For non-trivial decisions in language design, library APIs, or code architecture, the project or subteam often forms an ad hoc subteam including at least three committers to explore the topic and propose a solution, where anyone on the broader team is encouraged to participate if they feel interested or invested. Once the ad hoc subteam has reached a conclusion, it is summarized back to the full team. Generally speaking, those who did not volunteer to join the ad hoc subteam are expected to go along with its decision, unless they have an insight or strong reason that the proposal is untenable—particularly if it involves factors the subteam was not, or could not have been, aware of. In practice, this has happened only very rarely.

Decisions that relate to the design of the language or libraries are captured and discussed on public GitHub issues labeled with type: Design as a means of soliciting input from the community. Many of these issues are opened or requested by users directly. Decisions that are particularly impactful to user codes are advertised directly to users to get their feedback, by pointing them to the GitHub issues or contacting them directly. For some of the most impactful changes, we run polls and work hard to involve as many users as possible in order to avoid surprises and attempt to develop a consensus community view. The technical lead may serve as a final decision-maker in the event that the community can't come to a decision. In extreme cases, the technical lead may veto a decision, though it is expected that this would be used only very rarely.

Community Contributors

Role: This role describes those who have contributed code or documentation changes that are part of the project's release artifacts. Such contributions are typically made by directly opening a pull request (PR) against the main project repository containing and explaining their proposed changes. The commits within such PRs must be signed by the developer to certify conformance with the Developer Certificate of Origin (DCO).

As noted above, such PRs must be reviewed and merged by a core contributor as a means of maintaining and improving the quality of the code base, and to help manage any fallout that may show up afterwards, such as failures or performance regressions in the nightly testing.

The contributor role also includes those who regularly triage nightly correctness and performance regression test configurations, as well as those who help develop and maintain Chapel release artifacts, such as formulas for package managers or binary distributions.

Our project tracks the list of core and community contributors in the main repository's CONTRIBUTORS.md file, separately identifying those who have contributed to the most recent release as a means of giving distinction to those who have been active most recently.

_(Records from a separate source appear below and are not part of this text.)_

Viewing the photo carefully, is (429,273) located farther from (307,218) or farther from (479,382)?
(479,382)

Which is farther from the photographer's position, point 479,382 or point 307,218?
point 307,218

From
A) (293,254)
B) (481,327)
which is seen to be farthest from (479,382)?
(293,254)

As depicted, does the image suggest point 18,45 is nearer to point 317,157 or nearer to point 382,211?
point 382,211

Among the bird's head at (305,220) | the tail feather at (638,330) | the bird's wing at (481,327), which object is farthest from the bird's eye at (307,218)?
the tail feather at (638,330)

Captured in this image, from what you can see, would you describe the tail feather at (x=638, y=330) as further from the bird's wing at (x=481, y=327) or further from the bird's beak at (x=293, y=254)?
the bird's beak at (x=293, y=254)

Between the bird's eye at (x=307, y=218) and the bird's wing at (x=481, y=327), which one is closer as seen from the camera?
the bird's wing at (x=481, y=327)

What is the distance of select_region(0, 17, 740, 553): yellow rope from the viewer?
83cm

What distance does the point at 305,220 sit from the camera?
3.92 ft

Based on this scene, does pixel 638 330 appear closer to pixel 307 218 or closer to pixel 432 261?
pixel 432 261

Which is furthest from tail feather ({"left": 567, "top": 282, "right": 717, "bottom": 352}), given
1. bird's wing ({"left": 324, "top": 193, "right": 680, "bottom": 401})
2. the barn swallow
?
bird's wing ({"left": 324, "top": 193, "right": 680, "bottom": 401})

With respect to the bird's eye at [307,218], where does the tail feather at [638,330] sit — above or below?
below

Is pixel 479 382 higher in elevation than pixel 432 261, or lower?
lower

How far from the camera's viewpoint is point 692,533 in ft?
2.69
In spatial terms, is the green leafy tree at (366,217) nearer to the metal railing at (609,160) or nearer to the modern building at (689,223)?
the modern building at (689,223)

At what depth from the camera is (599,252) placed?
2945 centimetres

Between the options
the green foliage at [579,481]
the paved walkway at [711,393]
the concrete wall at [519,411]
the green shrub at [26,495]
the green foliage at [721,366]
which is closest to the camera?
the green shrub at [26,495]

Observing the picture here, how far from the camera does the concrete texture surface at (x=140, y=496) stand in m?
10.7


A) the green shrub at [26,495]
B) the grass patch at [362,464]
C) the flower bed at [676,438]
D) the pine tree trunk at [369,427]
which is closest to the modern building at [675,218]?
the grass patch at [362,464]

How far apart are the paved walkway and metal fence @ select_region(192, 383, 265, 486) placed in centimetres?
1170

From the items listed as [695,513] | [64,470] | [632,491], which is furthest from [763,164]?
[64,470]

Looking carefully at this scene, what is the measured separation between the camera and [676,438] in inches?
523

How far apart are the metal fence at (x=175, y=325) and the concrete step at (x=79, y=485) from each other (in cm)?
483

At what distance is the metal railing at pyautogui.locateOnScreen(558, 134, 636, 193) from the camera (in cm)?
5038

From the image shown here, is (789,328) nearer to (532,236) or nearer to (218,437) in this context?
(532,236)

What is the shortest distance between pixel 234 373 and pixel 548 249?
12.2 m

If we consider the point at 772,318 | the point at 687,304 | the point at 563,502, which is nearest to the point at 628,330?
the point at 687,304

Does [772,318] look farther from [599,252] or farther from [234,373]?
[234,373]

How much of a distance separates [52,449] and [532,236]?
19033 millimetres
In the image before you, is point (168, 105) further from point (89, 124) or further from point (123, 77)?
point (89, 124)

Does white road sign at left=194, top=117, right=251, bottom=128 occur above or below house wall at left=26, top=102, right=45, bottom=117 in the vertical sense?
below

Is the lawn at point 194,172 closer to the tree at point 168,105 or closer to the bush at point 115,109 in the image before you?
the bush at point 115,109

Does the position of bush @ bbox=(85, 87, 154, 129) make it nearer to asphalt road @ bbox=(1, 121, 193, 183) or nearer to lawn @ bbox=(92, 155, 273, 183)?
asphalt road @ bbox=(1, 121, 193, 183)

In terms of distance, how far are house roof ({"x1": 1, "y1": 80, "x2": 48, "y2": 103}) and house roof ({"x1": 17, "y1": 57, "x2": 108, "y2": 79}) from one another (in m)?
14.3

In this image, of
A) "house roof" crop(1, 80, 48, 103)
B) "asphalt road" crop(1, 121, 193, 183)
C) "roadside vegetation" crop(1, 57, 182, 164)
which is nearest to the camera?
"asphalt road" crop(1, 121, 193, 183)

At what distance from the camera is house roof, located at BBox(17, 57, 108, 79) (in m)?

Community Collaborators and Users

Role: This role describes those who are active in the community and aid us in making the Chapel language and implementation better through suggestions, questions, feature requests, bug reports, and the like (rather than through direct contributions of code or documentation). Such contributions are invaluable to the project's effort, and Chapel has improved immensely over time as a result of them. We do not currently track a list of people in this role due to the challenge in doing so accurately and completely, but it is possible to identify many such individuals through their interactions on GitHub and in our community forums.